# Cemetery names



## noahbody (Sep 20, 2003)

Hi all you freaks.
this year I am doing the cemetary thing, complete with light up columns and a skull topped fence.
The columns will be powered by fading lights, each one will have different glowing sayings (beware, turn bac, ECT) which I think will look cool.
I was wanting to know what you guys think of my cemetary namee and hear some of yous as well.

I am calling mine:
NoRe(insert skull here)Morse
Cemetary

I am interested to "see" what you have to say.[]

I am not ugly! That's just my Halloween costume, I do however wear it all year!


----------



## creepybob (Jul 27, 2003)

That's a cool name. I named mine Damnation

They mostly come out at night........Mostly
Check out my pic's at 
http://www.halloweenforum.com/photo_album_view.asp?cname=2002+home+haunt&mid=416&cid=1013


----------



## noahbody (Sep 20, 2003)

Thanks creepy, great pics.
Scare em all this year!

I'll be lurking for you.


----------



## Shadojack (Sep 7, 2003)

I like it.

"Even while I breathed there came to my nostrils the breath of the vapor of heated iron. A suffocating odor pervaded the prison. A deeper glow settled each moment in the eyes that glared at my agonies. A richer tint of crimson diffused itself over the pictured horrors of blood. There could be no doubt of the design of my tormentors. Oh, most unrelenting! Oh, most demoniac of men! 'Death,' I said, 'any death but that of the pit.'"


----------



## susiecat (Apr 17, 2002)

how about.....knock em stiff or dead drop in


----------



## sprfly (Oct 19, 2002)

*Noah,
I took the name of my street: E. Anvil Drive, took the A and N out of the name and called it E vil Drive Manor. It's very effective. I even cover-up the two letters on the street sign on the corner and highlight the other letters with (washable) glow in the dark paint for an even spookier effect.*

*-fly*


----------



## sheepies666 (Sep 22, 2003)

Hey! I might have to steal that idea! I live on Demaine Cres, which is awfully close to Demon Cres...


----------



## groovethang (Jul 14, 2003)

*Hey, noah. I hope I don't sound like a total wet blanket, but "cemetery" is spelled differently than you have it. Not sure if you did that on purpose or not ... just an fyi, and I would hate for you to build signage or some other prop with it and have some smartass (like me []) point out the spelling! I really like your name idea ... I wonder if there is a suitable poem that incorporates the phrase, "no remorse." It reminds me of The Raven by E. A. Poe, though (it uses the word, "nevermore" in it).

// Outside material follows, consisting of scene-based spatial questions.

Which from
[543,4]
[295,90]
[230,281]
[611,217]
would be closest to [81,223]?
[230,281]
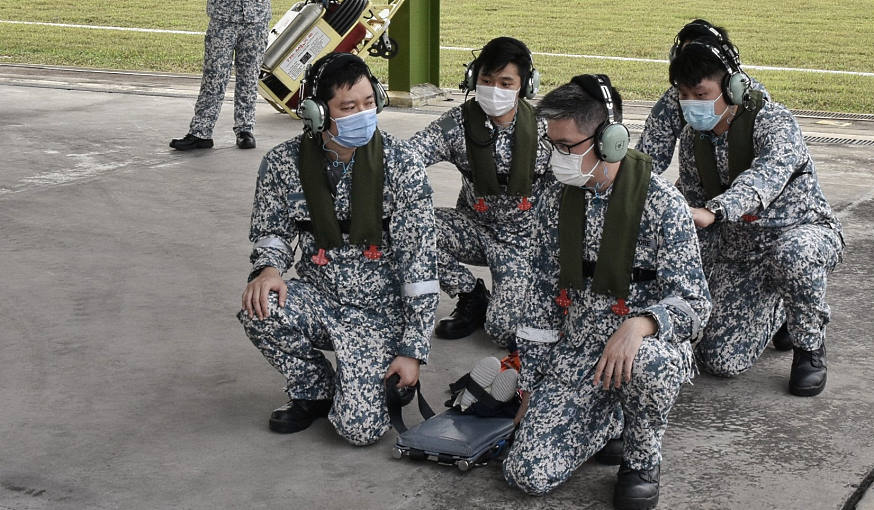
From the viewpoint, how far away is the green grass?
539 inches

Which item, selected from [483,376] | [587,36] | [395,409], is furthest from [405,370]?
[587,36]

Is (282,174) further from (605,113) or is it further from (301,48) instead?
(301,48)

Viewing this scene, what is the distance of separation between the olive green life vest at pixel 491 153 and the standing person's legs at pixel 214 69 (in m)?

I am building a cemetery/mortuary for the first time ever this year, and my husband came up with a great name for it. I was trying to come up with something that incorporated our last name, which is Ryan. Something like RyanHaven or Ryanswood, etc. I asked him what he could think of, and he came up with a brilliant one right off the bat, which was Ryan's Hollow! Score!*

*Groove Thang!*


----------



## noahbody (Sep 20, 2003)

DOH! [B)]
You are right Groovethang (better not let my girlfriend find out, she makes fun of my spelling all the time), and really, thanks for pointing that out.
I like the name, its nice to incorporate something personal.
"No remorse" is a Metallica song:
no remorse no repent
we dont care what it meant
another day another death
another sarrow another breath

I think your lucky Sprfly, what a great named street to live on, thats a lot better than 49th Ave!

I'll be lurking for you.


----------



## creepybob (Jul 27, 2003)

Hey don't sweat the spelling here noahbody. Just read through the post's and you'll see lot's of that.LOL

They mostly come out at night........Mostly
Check out my pic's at here in this forum


----------



## putrid (Aug 18, 2002)

I could name my cemetery after the name of the neighborhood we live in. 'South Haven Terrace." Sounds like it should be a cemetery anyway. LOL If I did put a sign up I think I would call it 'Shadowland'.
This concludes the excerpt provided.